◆ Available data ◆
=== Section Start ===

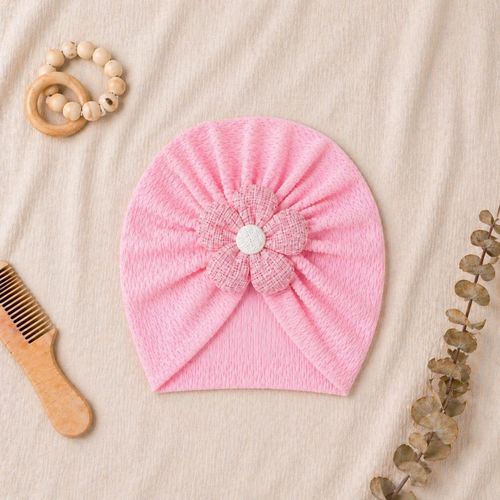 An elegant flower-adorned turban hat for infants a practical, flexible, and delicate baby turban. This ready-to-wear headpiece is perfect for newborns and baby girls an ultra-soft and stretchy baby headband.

=== Section End ===
=== Section Start ===

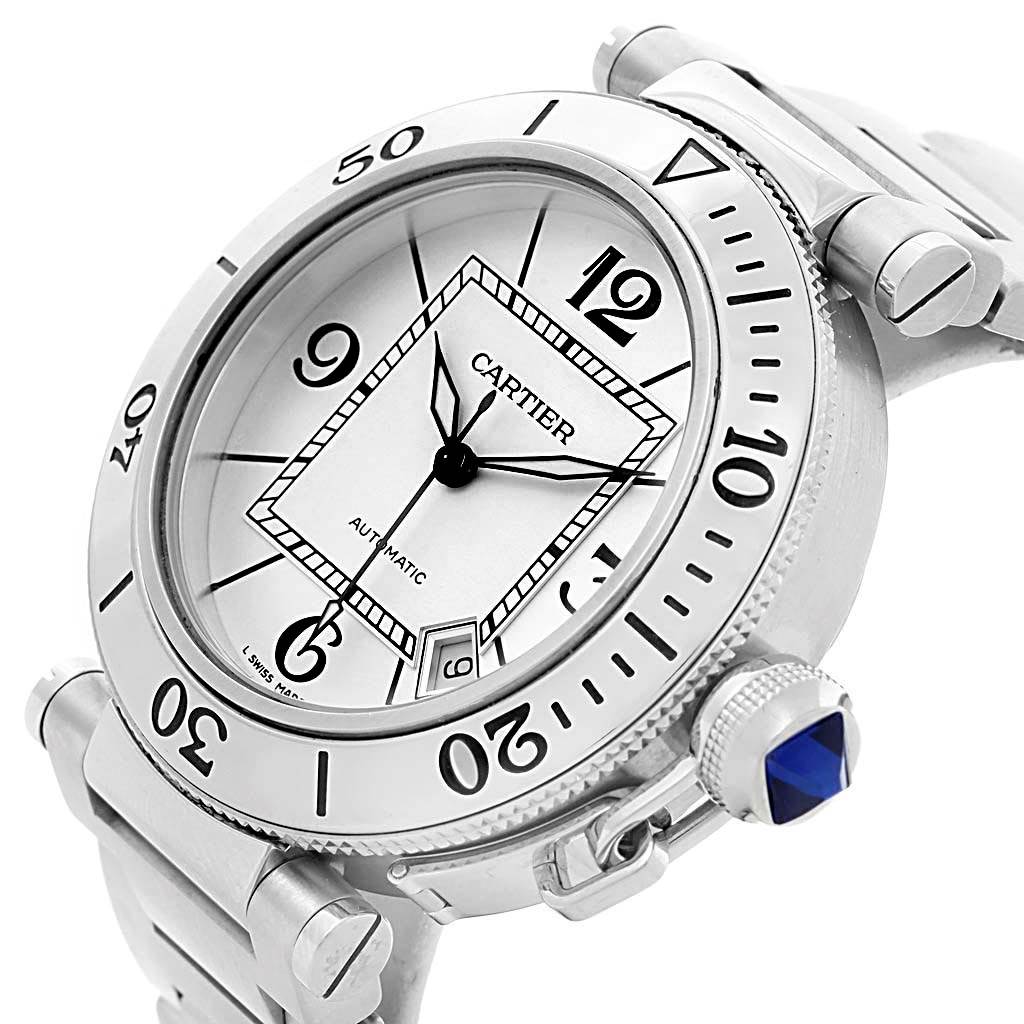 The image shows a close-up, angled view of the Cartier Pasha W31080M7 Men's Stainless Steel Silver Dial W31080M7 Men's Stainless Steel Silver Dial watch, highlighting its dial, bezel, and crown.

=== Section End ===
=== Section Start ===

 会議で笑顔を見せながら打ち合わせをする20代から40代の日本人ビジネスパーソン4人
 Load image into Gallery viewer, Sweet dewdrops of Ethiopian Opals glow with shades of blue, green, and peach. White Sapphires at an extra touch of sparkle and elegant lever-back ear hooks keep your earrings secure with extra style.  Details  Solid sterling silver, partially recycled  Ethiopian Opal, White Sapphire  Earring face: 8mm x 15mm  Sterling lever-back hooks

=== Section End ===

The required output is the stretch of entries above from the line containing "会議で笑顔を見せながら打ち合" through the line containing "Load image into", reproduced exactly.

◆ Written answer ◆
 会議で笑顔を見せながら打ち合わせをする20代から40代の日本人ビジネスパーソン4人
 Load image into Gallery viewer, Sweet dewdrops of Ethiopian Opals glow with shades of blue, green, and peach. White Sapphires at an extra touch of sparkle and elegant lever-back ear hooks keep your earrings secure with extra style.  Details  Solid sterling silver, partially recycled  Ethiopian Opal, White Sapphire  Earring face: 8mm x 15mm  Sterling lever-back hooks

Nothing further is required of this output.